La députée LFI Sophia Chikirou à l’Assemblée nationale, à Paris, le 20 mai 2025. XOSE BOUZAS / HANS LUCAS VIA AFP
Encore une fois, Sophia Chikirou s’illustre par une prise de position prochinoise. Interrogée en août par l’émission « Quotidien » à l’occasion des universités d’été de son parti La France insoumise (LFI), la députée a fait part de sa position à rebours du consensus occidental sur Pékin.

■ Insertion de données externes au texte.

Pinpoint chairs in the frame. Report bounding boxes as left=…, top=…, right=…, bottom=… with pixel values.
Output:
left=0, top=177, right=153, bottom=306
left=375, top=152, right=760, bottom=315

« Je ne considère pas que la Chine soit une dictature », affirme-t-elle dans une séquence vidéo devenue virale et diffusée mardi 2 septembre. Sophia Chikirou préfère parler de « système politique à parti dominant où il n’y a pas un seul homme qui dirige ». « La critique du Parti communiste chinois est impossible, mais vous pouvez critiquer des mesures prises », ajoute-t-elle.
Elle juge au passage que la liberté d’expression n’est pas plus menacée à Pékin… qu’à Paris. Pour rappel, la France est classée 25e lors du dernier recensement de Reporters sans Frontières sur la liberté de la presse, et la Chine 178e sur 180, l’ONG estimant que « la République populaire de Chine est la plus grande prison du monde pour les journalistes, et son régime mène une campagne de répression contre le journalisme et le droit à l’information dans le monde entier ».
La question de « Quotidien » n’est pas anodine : elle fait suite à un rapport rédigé par la députée – également membre de la commission des Affaires étrangères de l’Assemblée nationale – et publié fin juin par le Palais-Bourbon. La députée de Paris y dresse un réquisitoire contre la politique de l’Union européenne, « trop souvent alignée sur la politique américaine vis-à-vis de Pékin ». Elle loue aussi l’incroyable capacité d’innovation d’un système très vertical. Le « système politique chinois constitue bien plus qu’un cadre institutionnel : il est l’infrastructure politique d’un volontarisme national assumé ». Des conclusions qui se démarquent de la position classique de la diplomatie française.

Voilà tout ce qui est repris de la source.